Extrait du texte
###

Jean-Pierre Mercier n’a visiblement pas cherché à savoir d’où vient Lordon, ce qu’il raconte, ce qu’il défend vraiment. Ce qui semble clair, c’est qu’il avait une seule caractérisation en tête en venant (« intellectuel réformiste ») et un seul mandat : marteler que « seule la classe ouvrière pourra vraiment faire changer les choses etc. »

Prolos vs intellos ?

Beaucoup de militant-e-s zélé-e-s de LO ont partagé fièrement autour d’eux la vidéo de ce débat, en le présentant comme une soi-disant « démonstration » de la « classe ouvrière » faite à un « intellectuel du réformisme ». Lourd de sous-entendu... Mercier a pourtant été plus honnête en rappelant que Karl Marx aussi était un intellectuel, et que l’important était les idées défendues.

###

Données sources
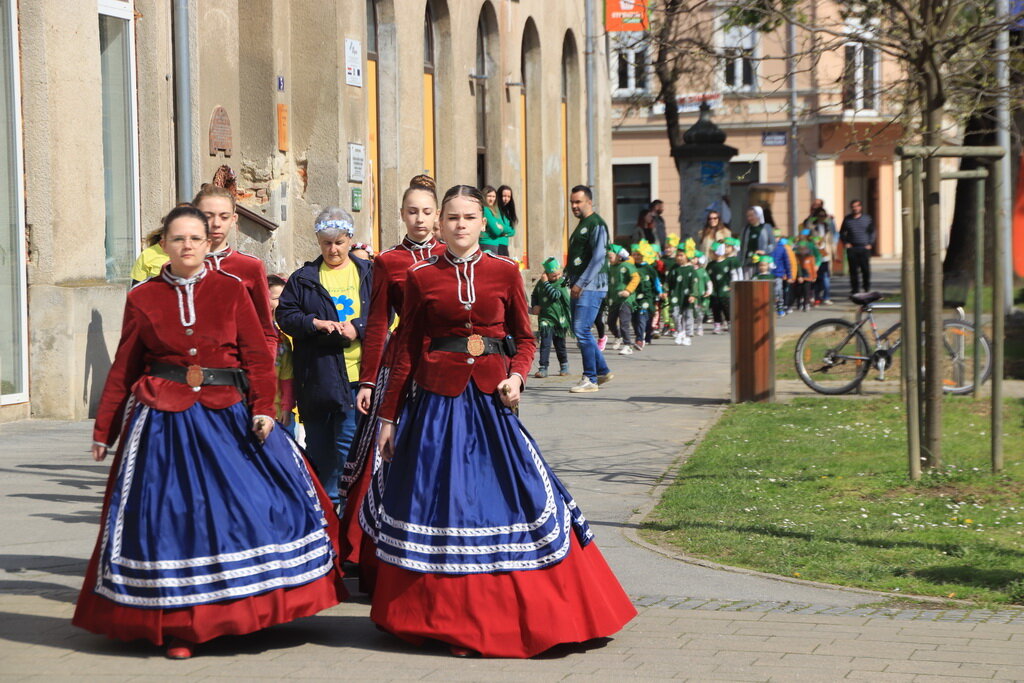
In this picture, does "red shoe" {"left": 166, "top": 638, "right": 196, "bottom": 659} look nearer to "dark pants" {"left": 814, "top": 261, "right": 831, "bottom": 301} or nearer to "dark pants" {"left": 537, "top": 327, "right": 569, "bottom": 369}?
"dark pants" {"left": 537, "top": 327, "right": 569, "bottom": 369}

###

Consigne
Recopiez, s'il vous plaît, le passage de l'extrait du texte qui va de « Beaucoup de militant-e-s » à « les idées défendues. ». Appuyez-vous uniquement sur l'extrait du texte.

Réponse attendue
Beaucoup de militant-e-s zélé-e-s de LO ont partagé fièrement autour d’eux la vidéo de ce débat, en le présentant comme une soi-disant « démonstration » de la « classe ouvrière » faite à un « intellectuel du réformisme ». Lourd de sous-entendu... Mercier a pourtant été plus honnête en rappelant que Karl Marx aussi était un intellectuel, et que l’important était les idées défendues.